Arinel's frantic hiss and the rigorous shaking of her arm jolted Meya from her petrified trance. After an instinctive sideways glance at the Lady, she whipped back around. She had just begun combing the area, when her gaze skidded to a halt just at the opposite lip of the alley.
Across from the blood-testing gatekeeper with his candle and needle, another masked man sat himself behind a table laden with a ledger, an abacus and a coin tray. A loose queue of blood sellers carrying varying numbers of tin jars meandered up to him from the simmering blood vats, where they had freshly vacated the jars containing their own (or their children's) blood.
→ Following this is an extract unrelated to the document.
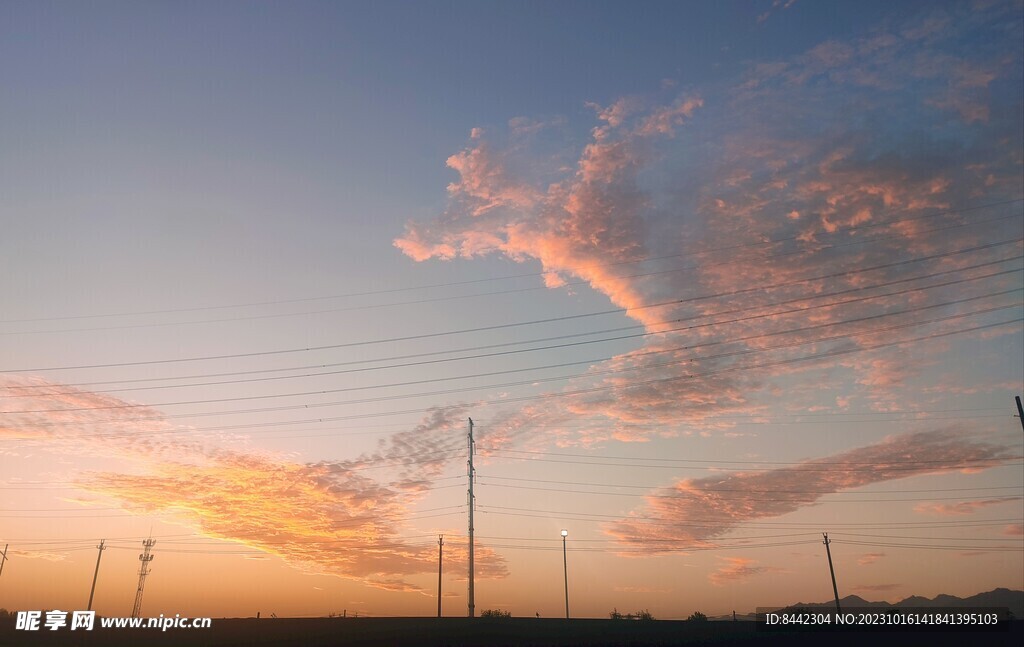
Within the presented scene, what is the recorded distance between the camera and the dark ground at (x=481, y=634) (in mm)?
37031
The latest seller—a young brunette who eerily resembled Jezia both in hairstyle and height—had just staggered up and slammed three blood-crusted jars onto the tabletop. Next in line was a man wearing a mask with HERZIN emblazoned across the forehead in weathered white paint. He ambled forth to take the girl's space, clutching the handles of two tin jars in one hand, and in the other, the sleeve of his son's black veil.
Meya gave Jerald's arm a tug to rouse him, then threaded her way to the nearest stand selling ivory carvings, deer antlers and other animal items. Jerald knelt down and pretended to browse the wares, providing cover for Meya to act the bored teenage daughter while she spied on their target.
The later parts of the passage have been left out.